Contexte de l'affaire
Les faits
Dans l’affaire dans laquelle le Conseil d’État a récemment eu à se prononcer, une SCI a fait l’objet d’une vérification de comptabilité à l’issue de laquelle des rappels de TVA et des suppléments d’IS lui ont été signifiés. Le redressement s’est accompagné d’une majoration de 40% pour manquement délibéré. La SCI conteste cette majoration. Le tribunal administratif de Lille avait confirmé cette majoration. La cour administrative d’appel (CAA) de Douai a annulé ce jugement dans son arrêt du 2 mars 2023. Le ministre de l’Économie, des Finances et de la souveraineté industrielle et numérique se pourvoit en cassation.
Le ministre s’appuie notamment sur le fait que le gérant de la SCI est aussi le dirigeant et l’unique associé d’une autre société ayant fait l’objet d’un contrôle fiscal ayant donné lieu à des rappels analogues de TVA puisque le redressement subi par la SCI concernait justement cette opération.
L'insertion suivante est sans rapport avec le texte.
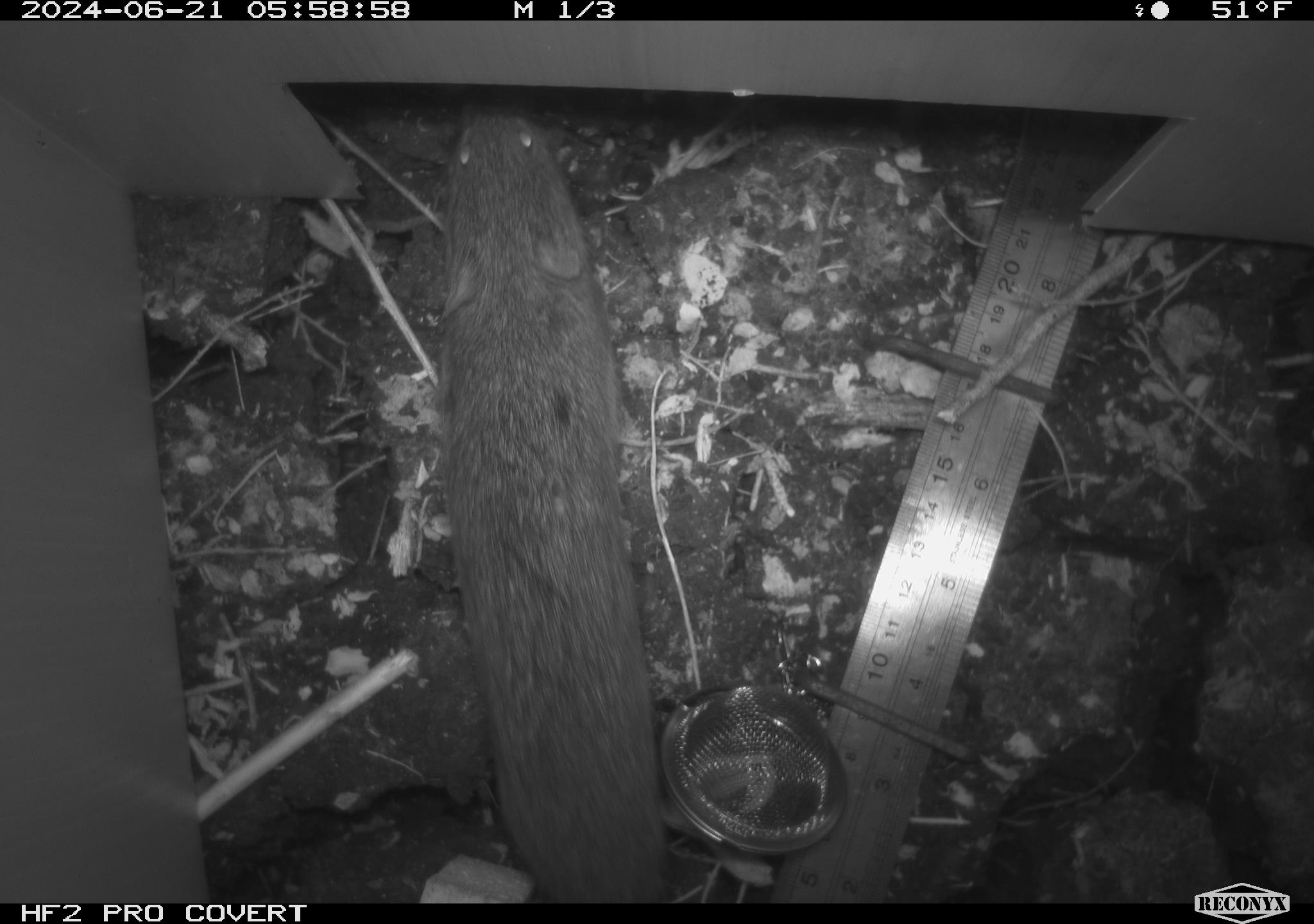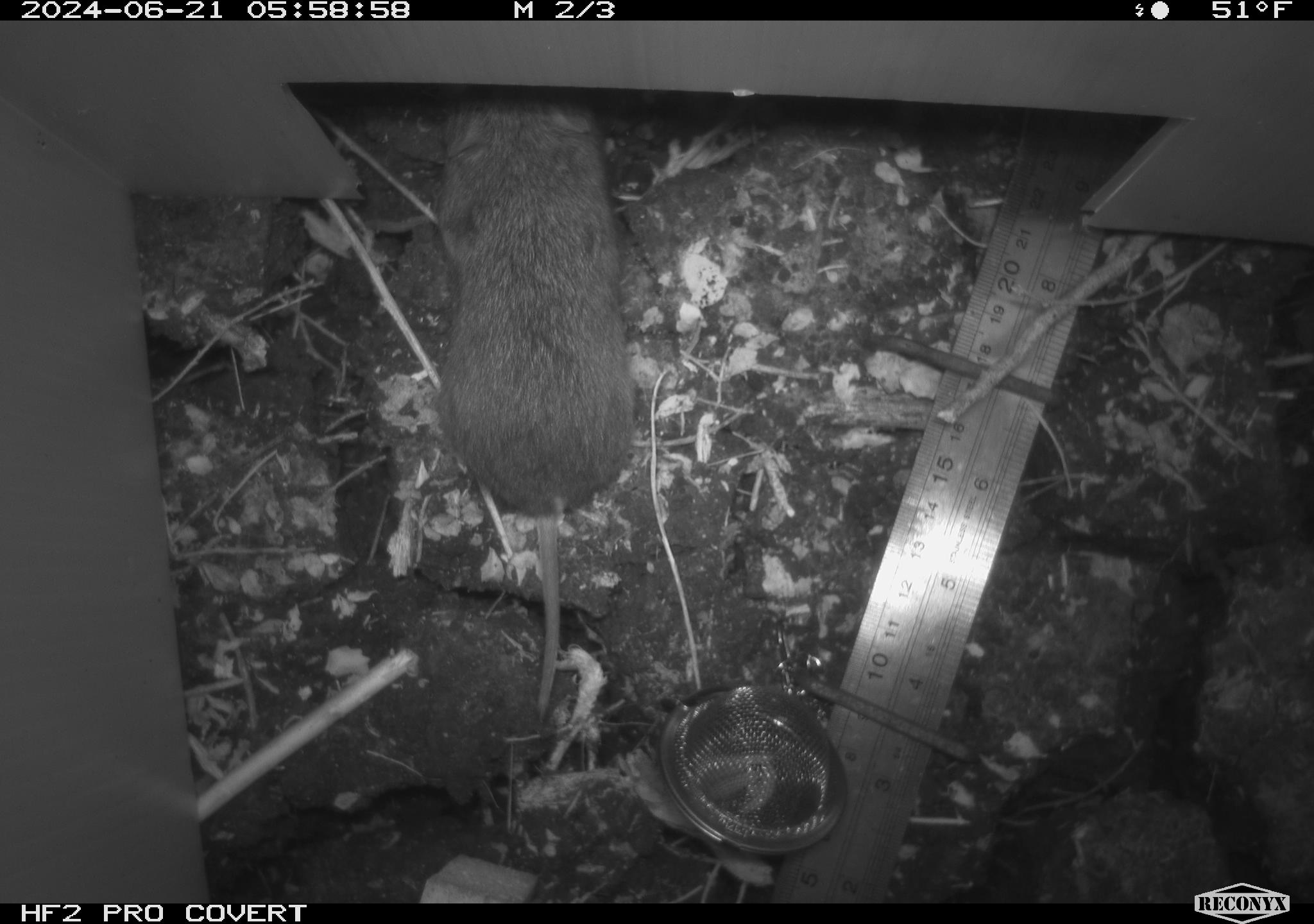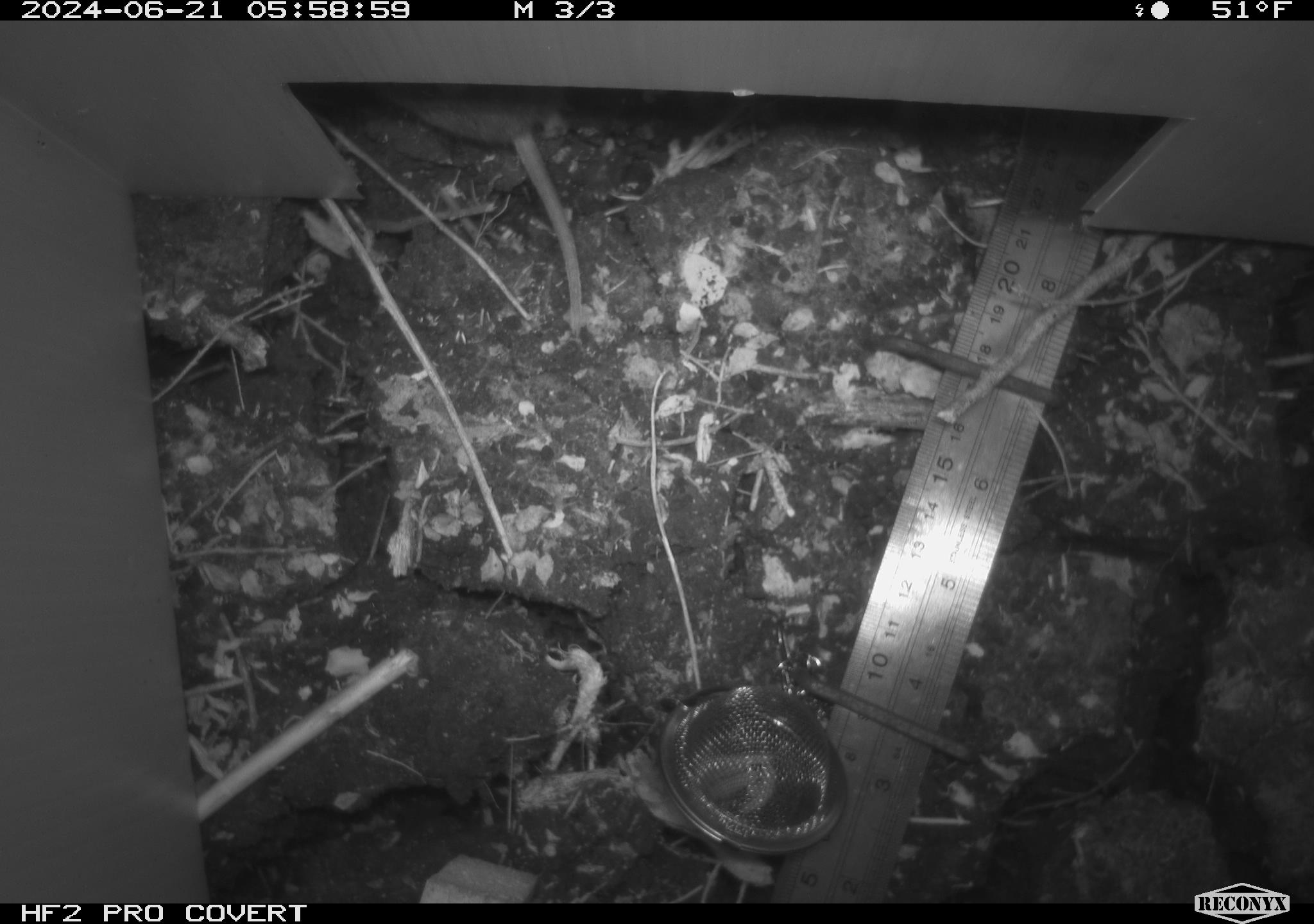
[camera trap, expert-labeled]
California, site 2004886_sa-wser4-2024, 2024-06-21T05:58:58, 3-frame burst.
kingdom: Animalia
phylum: Chordata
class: Mammalia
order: Rodentia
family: Cricetidae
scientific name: Arvicolinae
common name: voles, lemmings, and muskrats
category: arvicolinae subfamily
Le dirigeant de ces 2 sociétés ne pouvant ignorer le premier contrôle fiscal sur l’autre société, ce dernier est selon le ministre coupable d’un manquement délibéré pouvant être sanctionné de la majoration de 40%.
La décision du Conseil d’État
Dans sa décision rendue le 25 octobre, la Cour de cassation rappelle que tant le principe de responsabilité personnelle que le principe de personnalité des peines s'opposent à ce que des pénalités fiscales, qui présentent le caractère d'une punition tendant à empêcher la réitération des agissements qu'elles visent, puissent être prononcées à l'encontre de contribuables lorsque ceux-ci n'ont pas participé aux agissements que ces pénalités répriment.
Toutefois, la Cour estime que ces principes ne s'opposent pas, pour l'appréciation du caractère délibéré du manquement reproché à une société, à ce qu'il soit tenu compte de la connaissance que son dirigeant peut avoir des règles fiscales dont la méconnaissance est sanctionnée ainsi que des faits caractérisant un manquement à ces règles.
L’administration fiscale peut ainsi établir le caractère intentionnel du manquement reproché à une société, en se fondant sur la connaissance que peut avoir son gérant de ce manquement, y compris lorsque cette connaissance résulte d'informations recueillies par ce gérant agissant en une autre qualité, comme celle de gérant d'une autre société.
En conséquence, la Cour de cassation casse la décision de la CAA de Douai et estime que la majoration de 40% était valable.
Source : Conseil d’État, 25 octobre 2024, n°473809
Commentaire de LégiFiscal
La majoration de 40% pour manquement délibéré peut être prononcée lorsqu’un dirigeant ne pouvait l’ignorer compte tenu de sa position de dirigeant dans une autre société cocontractante pour l’opération à l’origine de la majoration.